Reattachment eines Fragments

Vorgehen

Das adhäsive Wiederbefestigen vorhandener Fragmente bietet gute Voraussetzungen zur Wiederherstellung von Funktion und Ästhetik.

  • Vor dem Wiederbefestigen werden Zahn und Bruchstück mit einem Adhäsivsystem vorbehandelt.
  • Generell sind mehrschrittige Systeme mit Phosporsäure-Ätzung den vereinfachten Produkten vorzuziehen.
  • Ein Vorhärten des Bondings würde die Passung beeinträchtigen und ist zu unterlassen.
  • Als Befestigungsmedium eignen sich Komposite mittlerer Konsistenz (Flowables). Diese können auch eventuelle Inkongruenzen bei zusätzlichen Aussprengungen im Randbereich ausgleichen.
  • Vergrößerungen der Adhäsionsfläche durch präparative Maßnahmen wie Schmelzanschrägungen verbessern zwar die Haftkraft, erschweren aber die Reposition des Fragmentes.
  • Ein hohlkehlartiges Ausschleifen der Frakturlinie nach adhäsiver Wiederbefestigung mit anschließender Kompositrestauration kann in Einzelfällen bei geringer Adhäsionsfläche erfolgen.

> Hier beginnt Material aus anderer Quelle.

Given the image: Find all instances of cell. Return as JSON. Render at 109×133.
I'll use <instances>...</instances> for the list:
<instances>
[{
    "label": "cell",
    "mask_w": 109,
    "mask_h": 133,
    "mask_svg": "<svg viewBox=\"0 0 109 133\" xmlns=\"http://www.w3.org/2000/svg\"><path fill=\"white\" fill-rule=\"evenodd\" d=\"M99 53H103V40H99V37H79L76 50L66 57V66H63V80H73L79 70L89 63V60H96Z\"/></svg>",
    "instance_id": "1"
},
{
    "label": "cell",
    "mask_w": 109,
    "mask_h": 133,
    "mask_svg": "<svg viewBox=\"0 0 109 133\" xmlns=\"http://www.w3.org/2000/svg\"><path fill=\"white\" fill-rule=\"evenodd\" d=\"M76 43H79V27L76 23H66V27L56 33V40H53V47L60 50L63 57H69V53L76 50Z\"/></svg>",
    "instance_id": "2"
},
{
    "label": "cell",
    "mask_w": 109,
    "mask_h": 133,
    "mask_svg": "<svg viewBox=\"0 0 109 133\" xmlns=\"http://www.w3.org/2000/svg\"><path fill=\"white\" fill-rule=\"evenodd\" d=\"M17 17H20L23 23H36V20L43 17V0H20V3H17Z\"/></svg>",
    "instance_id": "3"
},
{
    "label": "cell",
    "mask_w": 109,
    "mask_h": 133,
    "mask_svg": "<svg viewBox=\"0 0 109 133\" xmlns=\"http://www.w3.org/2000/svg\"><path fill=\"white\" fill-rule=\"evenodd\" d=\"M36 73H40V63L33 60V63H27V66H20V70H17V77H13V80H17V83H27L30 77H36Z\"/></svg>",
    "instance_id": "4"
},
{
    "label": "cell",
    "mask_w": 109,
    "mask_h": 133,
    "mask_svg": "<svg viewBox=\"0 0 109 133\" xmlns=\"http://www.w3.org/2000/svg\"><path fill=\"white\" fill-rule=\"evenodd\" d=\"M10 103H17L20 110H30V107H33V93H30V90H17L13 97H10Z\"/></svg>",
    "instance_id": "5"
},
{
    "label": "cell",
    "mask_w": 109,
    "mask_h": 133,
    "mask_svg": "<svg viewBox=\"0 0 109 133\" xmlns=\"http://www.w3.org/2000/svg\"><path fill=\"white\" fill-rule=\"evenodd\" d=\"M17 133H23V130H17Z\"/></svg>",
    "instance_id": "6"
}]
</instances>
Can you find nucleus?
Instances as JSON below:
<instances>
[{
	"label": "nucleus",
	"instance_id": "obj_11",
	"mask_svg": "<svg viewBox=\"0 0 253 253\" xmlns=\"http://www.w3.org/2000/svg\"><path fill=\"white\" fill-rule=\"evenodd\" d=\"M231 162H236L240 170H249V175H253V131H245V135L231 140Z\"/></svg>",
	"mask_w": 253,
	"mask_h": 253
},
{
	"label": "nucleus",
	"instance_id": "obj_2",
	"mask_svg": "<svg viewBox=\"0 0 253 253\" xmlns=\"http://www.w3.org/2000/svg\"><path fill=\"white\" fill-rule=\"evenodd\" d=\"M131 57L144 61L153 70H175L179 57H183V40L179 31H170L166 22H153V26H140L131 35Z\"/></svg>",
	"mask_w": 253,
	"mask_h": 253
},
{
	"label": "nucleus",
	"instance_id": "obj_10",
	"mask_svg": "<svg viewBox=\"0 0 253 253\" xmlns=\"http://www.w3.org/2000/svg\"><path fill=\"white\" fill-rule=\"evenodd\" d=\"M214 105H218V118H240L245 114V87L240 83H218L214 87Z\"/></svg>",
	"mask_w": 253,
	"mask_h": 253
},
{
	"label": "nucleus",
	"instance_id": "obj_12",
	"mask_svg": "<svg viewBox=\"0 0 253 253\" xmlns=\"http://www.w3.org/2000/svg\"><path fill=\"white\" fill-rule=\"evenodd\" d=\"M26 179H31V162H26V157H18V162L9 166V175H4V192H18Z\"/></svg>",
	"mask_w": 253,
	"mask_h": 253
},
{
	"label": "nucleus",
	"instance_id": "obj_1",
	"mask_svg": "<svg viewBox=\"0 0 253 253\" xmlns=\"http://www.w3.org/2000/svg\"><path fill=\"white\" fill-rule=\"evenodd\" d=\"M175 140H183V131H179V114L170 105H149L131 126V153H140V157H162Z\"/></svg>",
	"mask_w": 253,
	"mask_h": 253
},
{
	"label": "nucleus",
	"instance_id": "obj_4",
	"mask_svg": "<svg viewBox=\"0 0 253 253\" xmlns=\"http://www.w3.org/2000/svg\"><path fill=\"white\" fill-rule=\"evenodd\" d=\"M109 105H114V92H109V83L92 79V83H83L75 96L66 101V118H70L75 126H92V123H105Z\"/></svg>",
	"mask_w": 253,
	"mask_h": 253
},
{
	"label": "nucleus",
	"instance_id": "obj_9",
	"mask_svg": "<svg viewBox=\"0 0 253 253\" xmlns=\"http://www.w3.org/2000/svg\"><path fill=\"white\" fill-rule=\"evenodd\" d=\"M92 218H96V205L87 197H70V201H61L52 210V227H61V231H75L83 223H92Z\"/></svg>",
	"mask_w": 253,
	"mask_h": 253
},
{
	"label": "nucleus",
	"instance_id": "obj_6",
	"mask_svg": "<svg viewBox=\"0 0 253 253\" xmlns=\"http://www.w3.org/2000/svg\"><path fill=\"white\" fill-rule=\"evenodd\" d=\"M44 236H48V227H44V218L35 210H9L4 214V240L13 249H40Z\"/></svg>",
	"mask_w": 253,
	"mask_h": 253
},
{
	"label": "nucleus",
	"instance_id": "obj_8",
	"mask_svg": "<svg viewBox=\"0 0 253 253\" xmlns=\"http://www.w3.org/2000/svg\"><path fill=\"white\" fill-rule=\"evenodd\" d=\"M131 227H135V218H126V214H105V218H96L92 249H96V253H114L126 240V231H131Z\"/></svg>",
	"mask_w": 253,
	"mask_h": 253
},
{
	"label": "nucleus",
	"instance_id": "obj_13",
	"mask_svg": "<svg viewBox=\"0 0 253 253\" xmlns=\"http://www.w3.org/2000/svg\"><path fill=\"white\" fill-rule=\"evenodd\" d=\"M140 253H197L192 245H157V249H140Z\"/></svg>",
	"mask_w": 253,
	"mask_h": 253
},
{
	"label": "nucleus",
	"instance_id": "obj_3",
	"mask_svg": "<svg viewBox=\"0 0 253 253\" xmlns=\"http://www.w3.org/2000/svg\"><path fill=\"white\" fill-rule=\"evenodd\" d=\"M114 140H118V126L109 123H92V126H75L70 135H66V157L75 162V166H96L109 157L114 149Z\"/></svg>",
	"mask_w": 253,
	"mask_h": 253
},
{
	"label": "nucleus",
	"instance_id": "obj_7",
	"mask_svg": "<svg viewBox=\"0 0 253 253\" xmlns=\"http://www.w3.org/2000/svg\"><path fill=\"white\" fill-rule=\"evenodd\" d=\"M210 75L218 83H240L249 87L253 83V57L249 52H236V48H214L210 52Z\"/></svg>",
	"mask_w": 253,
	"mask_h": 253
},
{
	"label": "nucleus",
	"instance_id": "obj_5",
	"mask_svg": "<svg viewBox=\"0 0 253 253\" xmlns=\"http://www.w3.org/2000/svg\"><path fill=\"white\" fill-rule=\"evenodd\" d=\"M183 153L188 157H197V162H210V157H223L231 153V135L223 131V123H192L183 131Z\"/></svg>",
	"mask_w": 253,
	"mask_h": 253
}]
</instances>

Bei feuchter Lagerung nach dem Unfall kann das Wiederbefestigen prinzipiell schon im Rahmen der Notfallversorgung erfolgen.
Kam es aber posttraumatisch zu einer längeren Trockenlagerung des Fragments, sind sowohl das ästhetische Ergebnis als auch die Komposithaftung kompromittiert. Beides lässt sich durch eine Lagerung in Wasser für mehrere Stunden lösen.

Ist eine Rehydrierung des Fragments erforderlich, empfiehlt sich, das Reattachment am Folgetag vorzunehmen und zwischenzeitlich das Dentin mit einem gut entfernbaren Material (z.B. lichhärtender Kalziumhydroxidzement Ultrablend Plus, Ultradent Products) abzudecken.
Alternativ kann die Rehydratationszeit durch Fragmentlagerung in einem mit Wasser gefüllten Drucktopf auf ca. eine Stunde verkürzt werden.

Bei multiplen Fragmenten sprechen die Schwierigkeiten im Handling und ein eventuell suboptimales ästhetisches Ergebnis vielfach gegen ein Reattachment.